Once you complete this step, your card will be charged, and your order will be processed swiftly.
What If I Encounter an Error?
If you click the button and receive an error stating, "Your payment information couldn't be confirmed," it's likely that the link in the email has expired.
Check your email, including your 'junk' or 'spam' folders, for a more recent email from us with a new link. If you can't find one, please contact us for assistance.
An example of this error can be seen below:
How Can I Avoid This Issue in the Future?
This process is triggered by your bank, not us, so we have limited control over it.
If this happens often, you might want to discuss with your bank how to facilitate automatic charges for future orders.
Why Don't I Experience This With Other Subscriptions?
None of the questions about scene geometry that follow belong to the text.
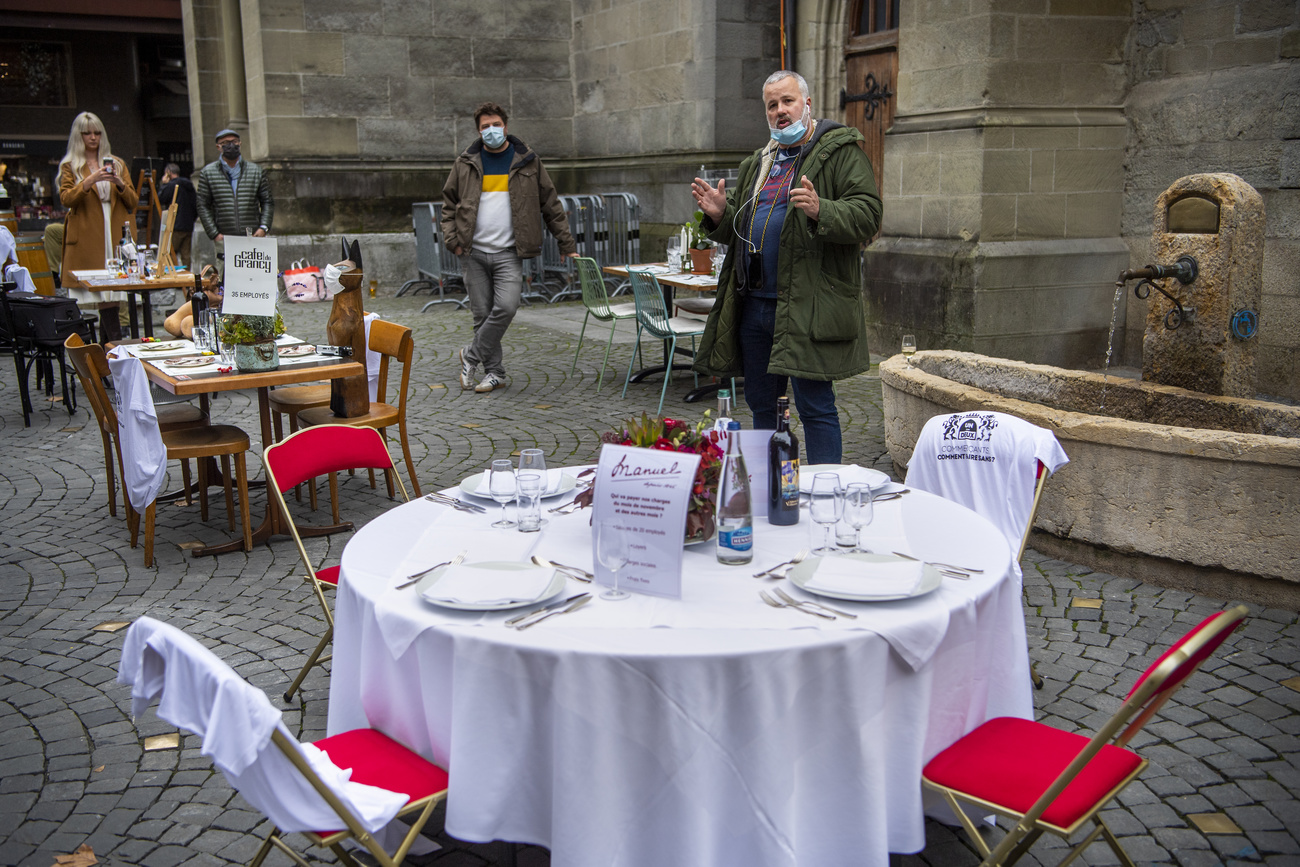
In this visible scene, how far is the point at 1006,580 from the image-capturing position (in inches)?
101

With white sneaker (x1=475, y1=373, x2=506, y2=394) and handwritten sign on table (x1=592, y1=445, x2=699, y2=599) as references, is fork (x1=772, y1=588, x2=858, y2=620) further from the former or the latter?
white sneaker (x1=475, y1=373, x2=506, y2=394)

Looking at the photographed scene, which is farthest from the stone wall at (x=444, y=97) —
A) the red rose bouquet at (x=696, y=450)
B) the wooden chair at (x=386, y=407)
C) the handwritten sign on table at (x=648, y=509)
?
the handwritten sign on table at (x=648, y=509)

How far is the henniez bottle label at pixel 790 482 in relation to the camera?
112 inches

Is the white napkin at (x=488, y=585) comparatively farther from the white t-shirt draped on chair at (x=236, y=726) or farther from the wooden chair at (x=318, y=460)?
the wooden chair at (x=318, y=460)

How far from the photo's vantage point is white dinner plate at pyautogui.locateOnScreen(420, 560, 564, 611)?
2340 mm

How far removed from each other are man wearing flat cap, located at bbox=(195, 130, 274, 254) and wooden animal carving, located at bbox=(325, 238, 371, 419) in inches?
247

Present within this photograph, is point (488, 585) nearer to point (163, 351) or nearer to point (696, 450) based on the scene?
point (696, 450)

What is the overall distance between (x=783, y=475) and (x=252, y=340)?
Answer: 10.8 ft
You might wonder why you're encountering this authentication step with AATU, but not with other subscriptions. Here's what makes this situation unique:
Exemptions Vary: While all payments are subject to Strong Customer Authentication (SCA) requirements, there are exemptions. However, these exemptions depend on various factors, including the level of risk associated with the transaction.
Bank's Discretion: Your bank evaluates each transaction based on its risk factors. For some recurring payments, your bank might not see the need for additional authentication due to lower perceived risk or a history of regular, problem-free transactions.
Increasing Security Measures: Banks share some responsibility for fraudulent transactions. As a result, they are becoming more vigilant and often opt for added security checks, even if it means a slight inconvenience for customers. This is part of their effort to protect both you and themselves from potential fraud.
Therefore, while it might seem like an extra step compared to other subscriptions, this process is in place to enhance the security of your transactions. Each provider and bank may handle these scenarios differently, which is why you might not experience this with other services.
More About the Authentication Process
This inconvenience is part of a security measure known as "3D Secure," a requirement under the European Strong Customer Authentication (SCA) regulations within the Payment Services Directive (PSD2). Its aim is to reduce fraud and secure online and contactless offline payments.
How Do I Know If the Email I Received Is Genuine?
With the increase in online fraud, it's crucial to verify the authenticity of emails asking for payment information. Here are some steps you can take to ensure the email you received is genuinely from us:
Keep Your Browser and Device Updated: Modern browsers are equipped with features to detect and block fraudulent web pages. Keeping your browser and device updated minimises vulnerabilities that fraudsters exploit.
Check the Website URL: After clicking the green button in our email, verify that the URL in your browser matches our official domain, which is
Be cautious of URLs with subtle differences, such as:
- "aatus.co.uk" – an extra 's'
- "aatu.co" – a different domain ending (.co instead of .co.uk)
- "aatu.secure-transactions.net" – a different domain altogether (secure-transactions.net instead of aatu.co.uk)
These are examples of potentially fraudulent domains.
Contact Our Team for Verification: If you're still unsure about the email's legitimacy, don't hesitate to reach out to our team for confirmation.
By following these steps, you can protect yourself from potential scams and ensure that your subscription and payment information remain secure.